Long Island University - Westchester is ...
Long Island University - Westchester Reviews
I have attended a few colleges/universities and I have to say I am most disappointed in the over-all experience. I have had no luck with my internship, which is mandated by the State of New York Higher Education. I was told (and other students as well) that it is my responsibility to find an internship. In the meantime, when contacting organizations or psychology based companies, I was told they do not deal with the students, but only deal with the school. I found two internships that have nothing to do with my major and after two semesters, have only accrued 1/2 of the first set of hours! In order to remain in school, I had to take 3 courses (as electives) in addition to the required coursework . . . . just to remain in school so I could "work for free" through my internship. I probably will not gain the necessary or required "internship experience" needed to find a job in the field, and I am now well over budget in the anticipated student loans borrowing process. I cannot work because I have to put in 20-25 hours per week for an internship, but I cannot drop out of school and get a job that is not in my field (because I won't be able to graduate)! It is a catch 22 and I am not feeling hopeful that I will ever get out of this mess! All I can say is, ASK LOTS OF QUESTIONS ABOUT INTERNSHIPS REQUIRED BY THE STATE AND SCHOOL AND MAKE SURE YOU LOOK WELL IN ADVANCE. I searched about 6 months prior to when I thought I would be starting and it was not enough time! Also, stay away from Mental Health Counseling AND Marriage and Family Therapy, and focus on getting a degree in Social Work. Depending on your state and region of the country, research, research and research some more as to which degree is in demand, where you can get an internship, which specialty (if any) you are looking to focus in, and make sure there will be jobs after you graduate (during the temporary licensing period prior to taking the state test and pursuing your permanent state license.

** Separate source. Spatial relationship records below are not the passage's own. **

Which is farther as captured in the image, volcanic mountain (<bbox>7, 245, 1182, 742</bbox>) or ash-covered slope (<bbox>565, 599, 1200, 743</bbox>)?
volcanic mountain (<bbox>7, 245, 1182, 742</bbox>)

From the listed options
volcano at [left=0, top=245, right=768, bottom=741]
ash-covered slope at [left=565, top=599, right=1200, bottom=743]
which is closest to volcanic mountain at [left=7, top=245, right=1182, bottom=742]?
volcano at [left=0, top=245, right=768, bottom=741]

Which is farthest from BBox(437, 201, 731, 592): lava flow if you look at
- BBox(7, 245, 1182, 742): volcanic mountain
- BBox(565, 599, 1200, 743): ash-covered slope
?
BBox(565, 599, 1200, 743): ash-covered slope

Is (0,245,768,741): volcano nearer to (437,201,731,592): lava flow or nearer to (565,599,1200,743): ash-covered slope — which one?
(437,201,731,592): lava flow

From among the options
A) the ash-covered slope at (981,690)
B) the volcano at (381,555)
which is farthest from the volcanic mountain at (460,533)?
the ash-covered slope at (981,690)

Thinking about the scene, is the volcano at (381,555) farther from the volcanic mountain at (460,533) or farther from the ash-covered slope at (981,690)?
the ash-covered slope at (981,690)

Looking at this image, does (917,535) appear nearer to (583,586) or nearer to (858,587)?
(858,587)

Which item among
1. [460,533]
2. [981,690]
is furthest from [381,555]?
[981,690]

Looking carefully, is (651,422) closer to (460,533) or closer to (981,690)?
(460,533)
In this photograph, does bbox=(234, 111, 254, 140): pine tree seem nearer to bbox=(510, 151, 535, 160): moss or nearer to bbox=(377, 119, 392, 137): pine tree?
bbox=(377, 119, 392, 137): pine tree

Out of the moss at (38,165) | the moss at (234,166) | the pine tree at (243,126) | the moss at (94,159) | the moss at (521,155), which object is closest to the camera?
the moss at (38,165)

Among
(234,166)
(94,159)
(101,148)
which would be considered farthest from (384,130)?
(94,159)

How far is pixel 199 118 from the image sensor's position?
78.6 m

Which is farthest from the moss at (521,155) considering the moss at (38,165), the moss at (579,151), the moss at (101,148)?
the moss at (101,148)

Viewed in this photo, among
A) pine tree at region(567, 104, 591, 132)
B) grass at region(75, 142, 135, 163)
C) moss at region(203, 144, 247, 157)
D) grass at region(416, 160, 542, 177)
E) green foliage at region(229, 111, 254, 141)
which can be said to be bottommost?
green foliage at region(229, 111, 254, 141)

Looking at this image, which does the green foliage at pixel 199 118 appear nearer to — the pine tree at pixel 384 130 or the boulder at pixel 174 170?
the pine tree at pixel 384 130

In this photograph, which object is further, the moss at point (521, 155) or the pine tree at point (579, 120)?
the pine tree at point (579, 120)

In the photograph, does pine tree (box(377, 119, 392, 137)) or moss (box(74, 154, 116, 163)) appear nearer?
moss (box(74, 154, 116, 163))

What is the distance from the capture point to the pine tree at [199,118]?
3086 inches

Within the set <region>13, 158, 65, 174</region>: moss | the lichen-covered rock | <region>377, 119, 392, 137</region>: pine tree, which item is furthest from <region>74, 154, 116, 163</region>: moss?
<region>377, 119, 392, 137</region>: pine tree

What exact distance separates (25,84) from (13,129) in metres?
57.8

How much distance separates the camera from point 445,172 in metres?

Masters programs are usually rather standard with a few choice electives. Professors teach several courses. More group assignments and presentations, vs. APA style term papers. Also, many professors require test taking, which is most frustrating at a Masters level. Also, syllabus is given at the beginning of the semester and many professors constantly change the curriculum, which is very frustrating when the majority of students work full time jobs. More lax than other educational institutions I have attended. Class sizes are relatively small, and usually no more than 20 students per class; however, registration caps at about 25 per class. I have been in classes as small as 4-6.
This is my second Masters. Disappointed in the support and assistance with internship, which has now caused me to push up graduation one whole year. I believe it is the school's responsibility (at the cost of education these days) to provide strong internship leads so that students are not left fending for themselves and ultimately, not gaining the appropriate experience necessary to break out into this difficult job market. A blended education is critical these days!